"Wait, Why is System Returning the Wrong Answer?" - A Debugging Story, and a Deep Dive into Kernel#system
/I had a fun bug the other day - it involved a merry chase, many fine wrong answers, a disagreement across platforms… And I thought it was a Ruby bug, but it wasn’t. Instead it’s one of those not-a-bugs you just have to keep in mind as you develop.
And since it’s a non-bug that’s hard to find and hard to catch, perhaps you’d like to hear about it?
So… What Happened?
Old-timers may instantly recognize this problem, but I didn’t. This is one of several ways it can manifest.
I had written some benchmarking code on my Mac, I was running it on Linux, and a particular part of it was misbehaving. Specifically, I was using curl to see if the URL was available - if a server was running and accepting connections yet. Curl will return true if the connection succeeds and gets output, and return false if it can’t connect or gets an error. I also wanted to redirect all output, because I didn’t want a console message. Seems easy enough, right? It worked fine on my Mac.
def url_available?
system("curl #{@url} &>/dev/null") # This doesn't work on Linux
end
The “&>/dev/null” part redirects both STDOUT and STDERR to /dev/null so you don’t see it on the console.
If you try it out yourself on a Mac it works pretty well.

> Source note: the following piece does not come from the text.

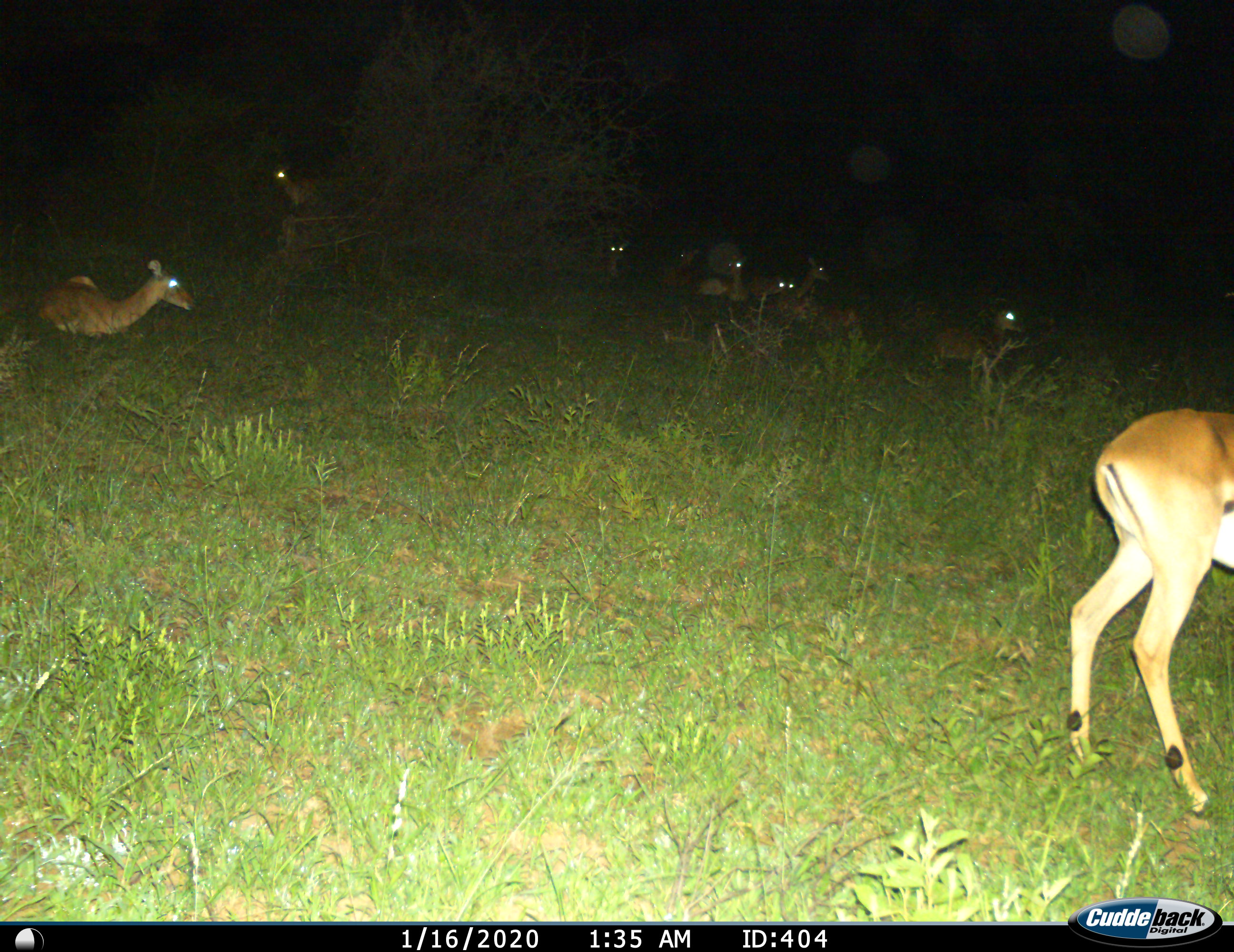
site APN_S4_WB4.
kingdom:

And if you try it on Linux, you’ll find that whether the URL is available or not it returns true (no error), so it’s completely useless.

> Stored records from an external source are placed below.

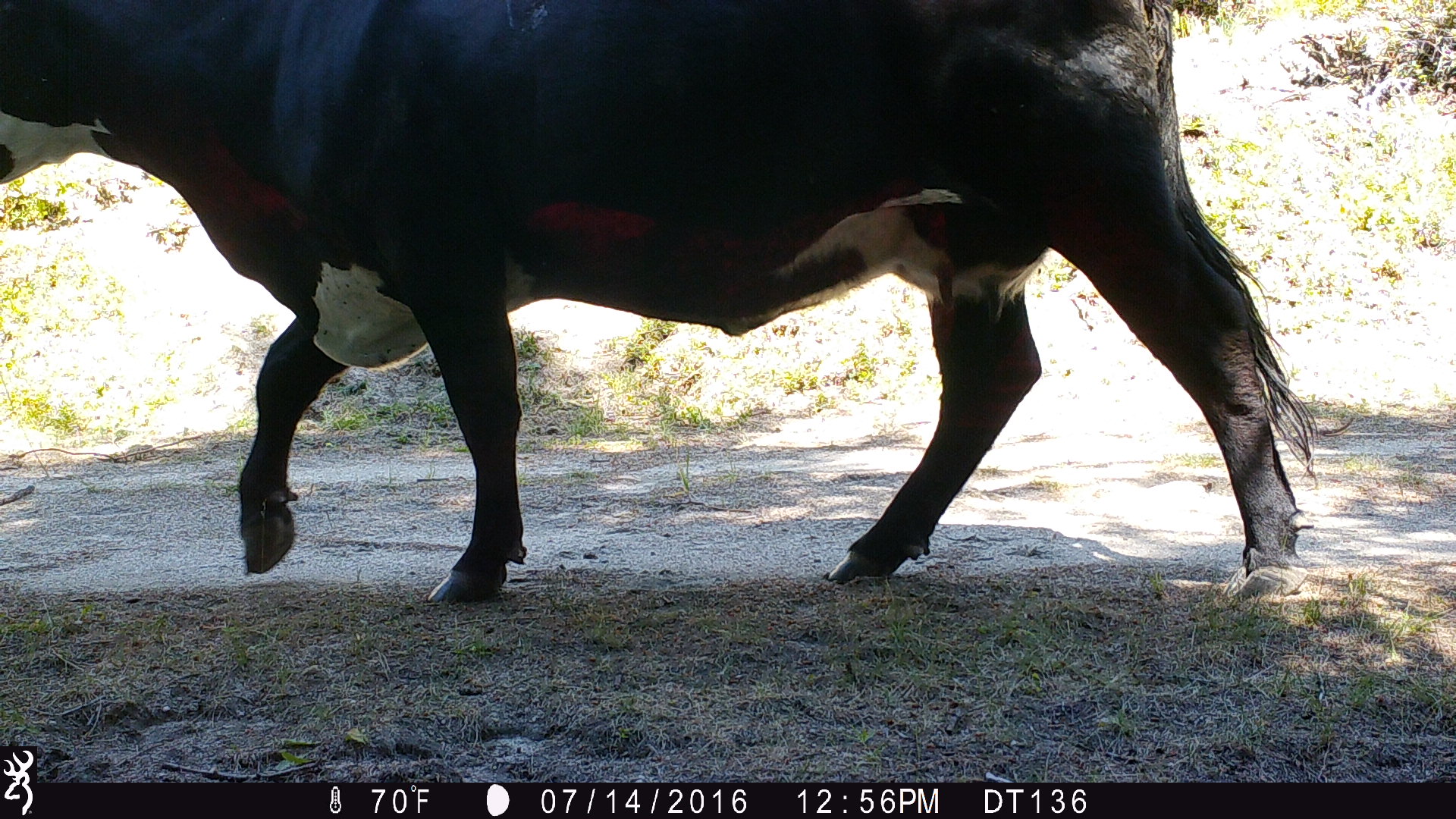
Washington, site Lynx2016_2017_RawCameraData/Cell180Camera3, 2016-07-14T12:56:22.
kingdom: Animalia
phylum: Chordata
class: Mammalia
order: Artiodactyla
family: Bovidae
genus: Bos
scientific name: Bos taurus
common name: domestic cattle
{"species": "domestic cattle (Bos taurus)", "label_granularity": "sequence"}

However, if you remove the output redirect it works great on both platforms. You just get error output to console if it fails.
Wait, What?
I wondered if I had found an error in system() for awhile. Like, I added a bunch of print statements into the Ruby source to try and figure out what was going on. It doesn’t help that I tried several variations of the code and checked $? to see if the process had returned error and… basically confused myself a fair bit. I was nearly convinced that system() was returning true but $?.success? was returning false, which would have been basically impossible and would have meant a bug in Ruby.
Yeah, I ran down a pretty deep rabbit hole on this one.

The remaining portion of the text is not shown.